The simple gravity pendulum assumes a few things when you derive the solution to the differential equation.

  • The arm is massless and does not stretch or compress.
  • There is no air resistance/friction opposing the motion.
  • It is a point mass
  • The angle of movement is small

(there are some other assumptions; but those are the key ones for what you are asking).

It is modeled as a single point of mass on an arm with no weight. This means that if the mass of the arm can't be ignored; it will affect the equation. In this case, we have a very long arm that ideally will support the pendulum without stretching or compressing, so it will need to be somewhat strong; and is therefore likely to have noticeable weight.

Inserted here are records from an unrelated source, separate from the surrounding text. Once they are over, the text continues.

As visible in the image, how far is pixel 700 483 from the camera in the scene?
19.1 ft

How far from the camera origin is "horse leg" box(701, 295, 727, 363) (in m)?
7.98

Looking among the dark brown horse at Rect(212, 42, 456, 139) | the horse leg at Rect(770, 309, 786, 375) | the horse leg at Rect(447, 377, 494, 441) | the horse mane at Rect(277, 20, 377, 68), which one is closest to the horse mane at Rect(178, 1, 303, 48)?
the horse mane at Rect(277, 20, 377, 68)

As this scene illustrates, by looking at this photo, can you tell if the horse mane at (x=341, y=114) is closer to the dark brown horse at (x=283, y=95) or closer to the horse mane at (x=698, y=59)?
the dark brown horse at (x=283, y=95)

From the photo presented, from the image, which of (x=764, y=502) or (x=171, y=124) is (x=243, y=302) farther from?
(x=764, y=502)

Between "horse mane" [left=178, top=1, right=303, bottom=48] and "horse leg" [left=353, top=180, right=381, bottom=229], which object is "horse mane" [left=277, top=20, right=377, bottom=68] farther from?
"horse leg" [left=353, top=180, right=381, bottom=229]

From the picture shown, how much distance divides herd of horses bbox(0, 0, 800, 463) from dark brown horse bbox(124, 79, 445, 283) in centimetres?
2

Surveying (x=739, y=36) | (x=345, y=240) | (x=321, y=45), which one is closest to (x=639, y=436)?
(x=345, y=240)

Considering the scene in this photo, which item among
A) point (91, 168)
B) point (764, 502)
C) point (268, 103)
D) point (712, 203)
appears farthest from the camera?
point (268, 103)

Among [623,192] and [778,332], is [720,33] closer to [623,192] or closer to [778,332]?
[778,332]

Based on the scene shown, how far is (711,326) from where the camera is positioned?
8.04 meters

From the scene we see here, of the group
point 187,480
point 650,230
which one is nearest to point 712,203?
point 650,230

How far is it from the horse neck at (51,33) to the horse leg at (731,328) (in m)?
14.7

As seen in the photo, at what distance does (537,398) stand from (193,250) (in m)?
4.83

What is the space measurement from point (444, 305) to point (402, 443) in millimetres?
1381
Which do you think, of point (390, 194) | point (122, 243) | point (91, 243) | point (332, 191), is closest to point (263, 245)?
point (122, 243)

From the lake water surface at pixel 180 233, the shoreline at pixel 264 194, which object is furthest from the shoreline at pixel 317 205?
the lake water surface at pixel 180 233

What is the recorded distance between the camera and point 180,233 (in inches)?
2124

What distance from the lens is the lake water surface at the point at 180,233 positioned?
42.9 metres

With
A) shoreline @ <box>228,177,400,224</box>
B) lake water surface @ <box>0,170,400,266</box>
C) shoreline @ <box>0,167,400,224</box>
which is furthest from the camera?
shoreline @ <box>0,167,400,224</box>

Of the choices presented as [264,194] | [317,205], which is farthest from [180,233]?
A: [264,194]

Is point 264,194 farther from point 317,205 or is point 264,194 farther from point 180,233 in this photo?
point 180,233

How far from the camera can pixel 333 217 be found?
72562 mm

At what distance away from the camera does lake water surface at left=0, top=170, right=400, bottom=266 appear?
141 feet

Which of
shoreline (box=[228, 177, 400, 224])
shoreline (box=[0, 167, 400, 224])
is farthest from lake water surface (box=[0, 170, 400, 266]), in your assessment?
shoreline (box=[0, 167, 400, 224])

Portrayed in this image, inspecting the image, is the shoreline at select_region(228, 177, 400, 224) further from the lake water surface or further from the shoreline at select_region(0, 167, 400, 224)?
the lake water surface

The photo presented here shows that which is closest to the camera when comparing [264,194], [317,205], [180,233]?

With a real sized pendulum bob on a weightless arm, you would need to have $994 \ mm$ from the pivot point to the centre of the pendulum bob; because it is the centre of mass of the pendulum where the simple gravity pendulum equation is derived. When the arm weight is important, it will raise your centre of mass closer to the arm from the middle of the bob. It also may create substantial differences due to the moment of inertia; as we are no longer a point mass; but instead a rotating rigid body.

You will have to consider the weight and geometry of your arm + bob to determine the centre of mass. The tricky part will be designing the two in a way so that the centre of mass is $994 \ m $ from your pivot. It may take trial and error.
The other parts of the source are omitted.